Oral anticoagulant drugs have improved the prognosis of patients with thromboembolic disease. However, optimal oral anticoagulation control is usually hampered by significant interindividual variability coupled with a narrow therapeutic window. In the elderly, this variability is enhanced by concurrent medications, nutritional status and physical condition. Age itself correlates with increased severity of complications, and adverse events due to anticoagulant drug are thought to be responsible for up to 5000 deaths a year in France.

Although half the patients receiving anticoagulant treatment are over 80, there has been only one study targeting this population so far. We therefore propose to study the pharmacokinetic (PK) and pharmacodynamic (PD) components of the response to fluindione, the main oral anticoagulant used in France, in patients over 80.

150 patients beginning fluindione treatment (or resuming after 2 weeks rest) will be recruited in the following departments: Geriatric, Cardiology, Nephrology, Cardiac Surgery, Internal Medicine (CHU Bichat-Claude Bernard, Paris) and Metabolic Diseases and Internal Medicine (CHU d'Angers). Blood sampling will take place before the beginning of the study (J0) to measure baseline INR and coagulation factors II and VII. Fluindione concentrations will also be measured in non-naive patients. INR, coagulation factors and fluindione will be measured at J2, J4, J6, J8, and twice weekly until they leave the hospital or up to a month. Many covariates will be recorded: age, gender, concurrent medications, biochemical analyses, functional and nutritional status. We will also investigate genetic factors by collecting DNA to genotype polymorphisms related to the target of the drug. Recent work has shown that both the response to common anticoagulant drugs and their metabolism was influenced by genetic polymorphisms, and there is now convincing evidence that drug targets are controlled by genetic polymorphisms which can play a major role in the variability of the response.

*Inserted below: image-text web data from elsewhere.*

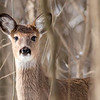 A young deer at Mounds was intrigued by me.<br /> <br /> Photographer's Name: Ruby Northcutt<br /> Photographer's City and State: Anderson, Ind.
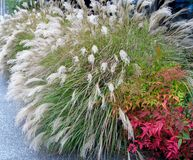 Chinese Silver Grass and Heavenly Bamboo shrub. Chinese Silver Grass / Miscanthus Sinensis Early Hybrids and Heavenly Bamboo / Nandina shrub Stock Photography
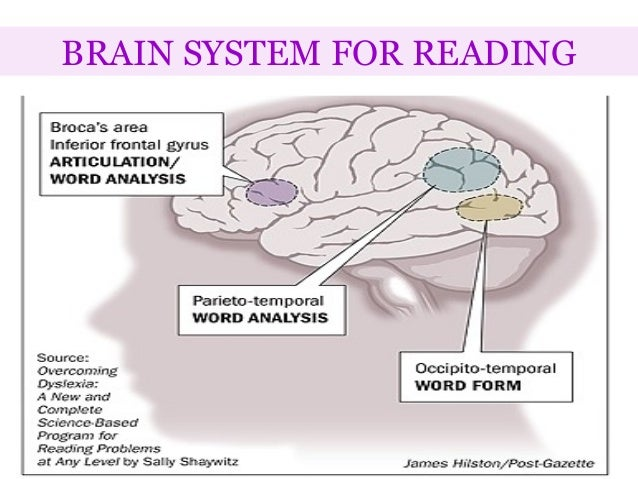 acquired dyslexia 2018 icd-10-cm range this condition may be developmental or acquired developmental dyslexia is marked by reading achievement that falls substantially below.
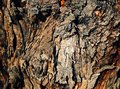 Tree bark close up of textures and colors of mature Stock Images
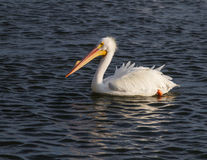 White pelican in breeding mode Royalty Free Stock Photo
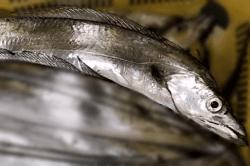 魚1709134-min
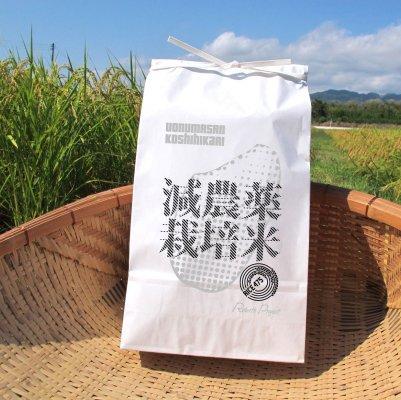 【REBIRTH PROJECT】<RICE475 減農薬栽培米> 令和2年度 新潟県南魚沼産コシヒカリ 簡易パッケージ5kg
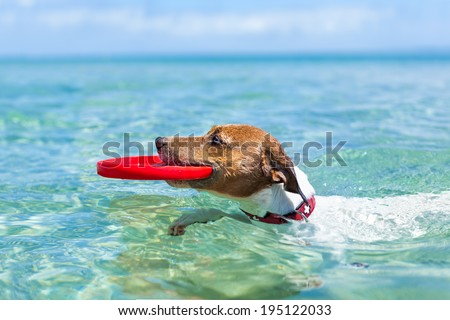 dog catching a red  flying disc and swimming in water - stock photo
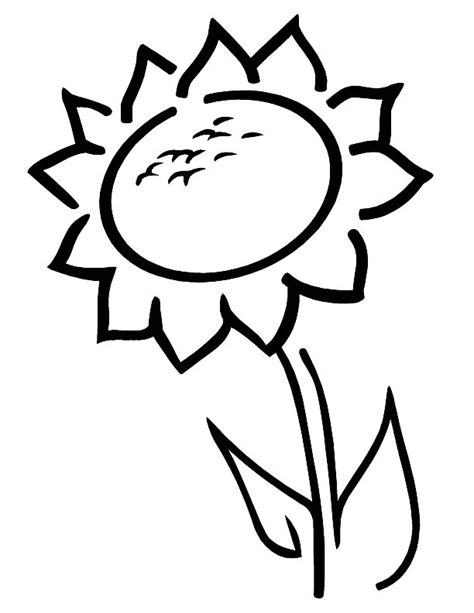 sunflower coloring pages preschool the sunflower is yellow coloring pages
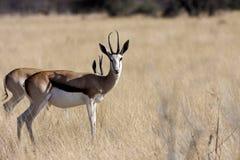 Springbok, Antidorcas marsupialis,  in the Namibian bush Royalty Free Stock Photo
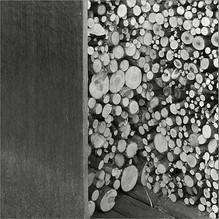 Holz vor der Hütt'n - III   ⸧ | ⸦   woodpile - III
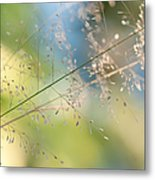 The Beauty Of The Earth. Natural Watercolor Metal Print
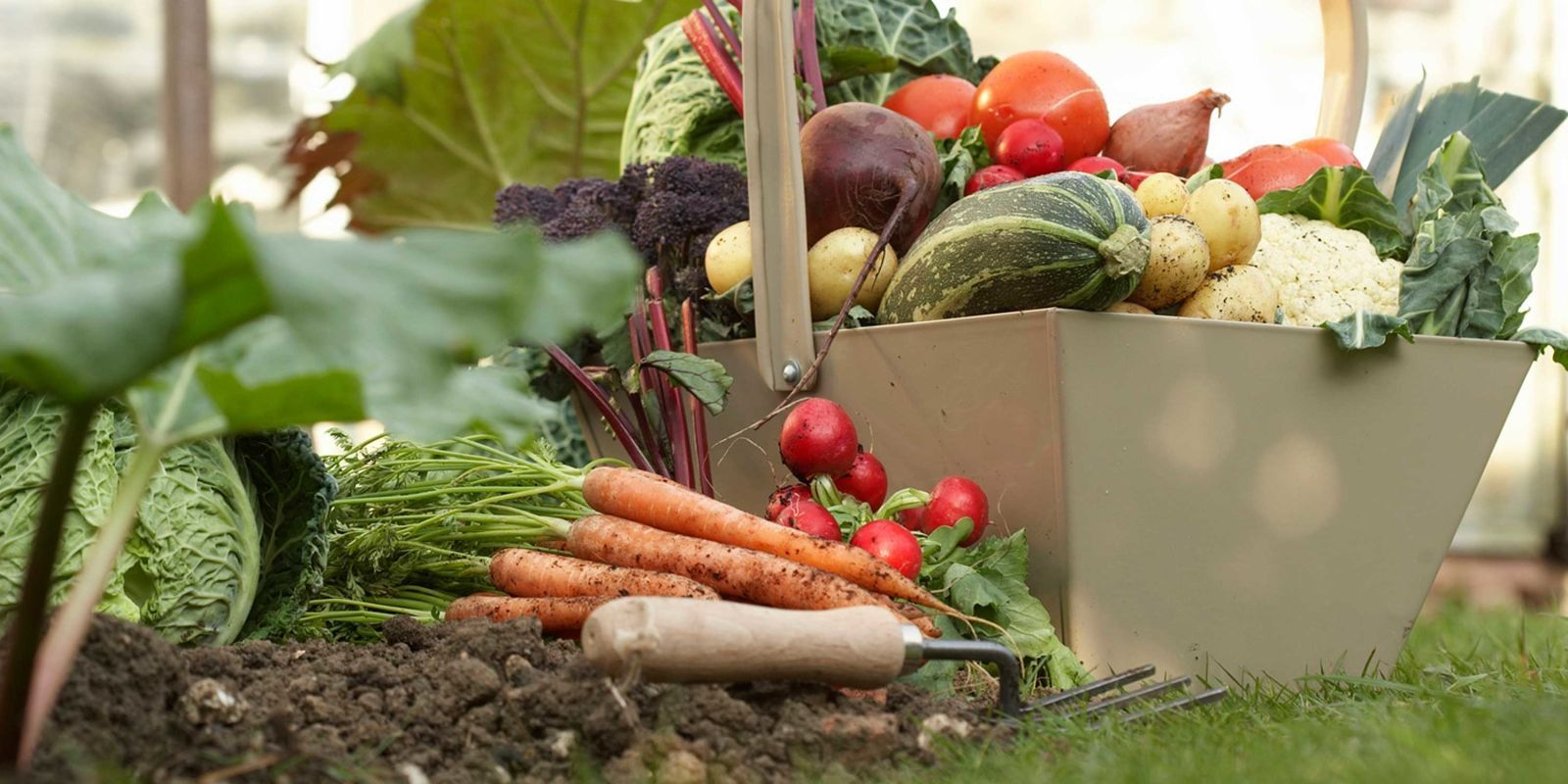 It's not too late to plant veggies for autumn harvests.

Throughout the study, the physicians remain free to adapt drug regimen and prescribe additional INR measurements.

Data analysis will be performed in INSERM Unit 738 (CHU Bichat-Claude Bernard) using nonlinear mixed-effect models, statistical techniques allowing the analysis of sparse data while quantifying the sources of variability.

We expect to gain a better understanding of the role of age, nutritional status, genetic factors and drug interactions in the variability of the response to fluindione. We will also assess whether measuring the activity of coagulation factors helps to anticipate dangerous increases in INR. These goals are vital to provide better care of the elderly and minimise costs arising from the frequency of severe side-effects.

Future perspectives include the development of a software and recommendations to help adapt anticoagulant treatment in the elderly, taking into account their condition.